- _Task instructions_
Reproduce each of the records below word for word and line for line, leaving out the pictures.

- _Raw records_
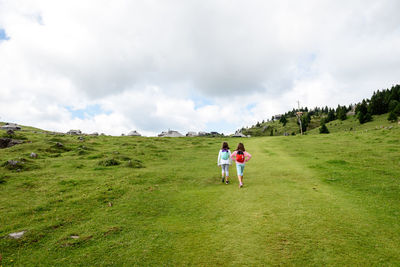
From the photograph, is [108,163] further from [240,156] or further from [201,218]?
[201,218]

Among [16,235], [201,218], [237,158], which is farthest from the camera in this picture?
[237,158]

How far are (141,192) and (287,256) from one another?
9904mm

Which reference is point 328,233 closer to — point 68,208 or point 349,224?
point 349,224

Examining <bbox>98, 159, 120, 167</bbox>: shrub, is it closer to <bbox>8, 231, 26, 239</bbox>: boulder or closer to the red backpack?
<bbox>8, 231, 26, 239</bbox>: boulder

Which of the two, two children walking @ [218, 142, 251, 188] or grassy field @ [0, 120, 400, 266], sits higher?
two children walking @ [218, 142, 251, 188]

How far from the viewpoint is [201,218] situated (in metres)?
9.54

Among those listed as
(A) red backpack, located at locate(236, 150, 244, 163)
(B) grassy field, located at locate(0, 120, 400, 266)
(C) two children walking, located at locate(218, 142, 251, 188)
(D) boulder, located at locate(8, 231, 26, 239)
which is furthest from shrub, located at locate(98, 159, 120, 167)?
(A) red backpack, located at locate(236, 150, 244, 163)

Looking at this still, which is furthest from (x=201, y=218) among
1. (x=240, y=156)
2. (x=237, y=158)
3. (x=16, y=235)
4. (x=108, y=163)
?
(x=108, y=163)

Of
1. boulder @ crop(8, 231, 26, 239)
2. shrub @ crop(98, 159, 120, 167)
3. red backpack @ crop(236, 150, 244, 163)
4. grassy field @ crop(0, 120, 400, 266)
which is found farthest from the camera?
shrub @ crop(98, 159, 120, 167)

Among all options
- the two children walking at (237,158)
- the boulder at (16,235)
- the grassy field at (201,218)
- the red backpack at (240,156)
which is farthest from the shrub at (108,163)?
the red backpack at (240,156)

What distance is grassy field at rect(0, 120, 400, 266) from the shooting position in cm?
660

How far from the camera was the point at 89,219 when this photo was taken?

- _Result for this task_
From the photograph, is [108,163] further from [240,156] or further from [201,218]?
[201,218]

Among [16,235], [201,218], [237,158], which is farthest from the camera in this picture?
[237,158]

How far are (141,192) and (287,256) from one another?
9904mm

Which reference is point 328,233 closer to — point 68,208 or point 349,224?
point 349,224

Examining <bbox>98, 159, 120, 167</bbox>: shrub, is it closer to <bbox>8, 231, 26, 239</bbox>: boulder or closer to the red backpack?
<bbox>8, 231, 26, 239</bbox>: boulder

Which of the two, two children walking @ [218, 142, 251, 188] or grassy field @ [0, 120, 400, 266], sits higher?
two children walking @ [218, 142, 251, 188]

How far from the viewpoint is [201,218] situated (in metres)?
9.54

Among those listed as
(A) red backpack, located at locate(236, 150, 244, 163)
(B) grassy field, located at locate(0, 120, 400, 266)
(C) two children walking, located at locate(218, 142, 251, 188)
(D) boulder, located at locate(8, 231, 26, 239)
which is furthest from shrub, located at locate(98, 159, 120, 167)?
(A) red backpack, located at locate(236, 150, 244, 163)

Looking at this still, which is furthest from (x=201, y=218) among
1. (x=240, y=156)
2. (x=237, y=158)
3. (x=16, y=235)
4. (x=108, y=163)
?
(x=108, y=163)

Of
1. boulder @ crop(8, 231, 26, 239)
2. shrub @ crop(98, 159, 120, 167)
3. red backpack @ crop(236, 150, 244, 163)
4. grassy field @ crop(0, 120, 400, 266)
which is found farthest from the camera?
shrub @ crop(98, 159, 120, 167)

Among all options
- the two children walking at (237,158)
- the boulder at (16,235)
- the grassy field at (201,218)
- the red backpack at (240,156)
which is farthest from the shrub at (108,163)?
the red backpack at (240,156)

What distance is grassy field at rect(0, 120, 400, 266) from the shooting position in cm?
660

How far from the camera was the point at 89,219 when this photo was taken?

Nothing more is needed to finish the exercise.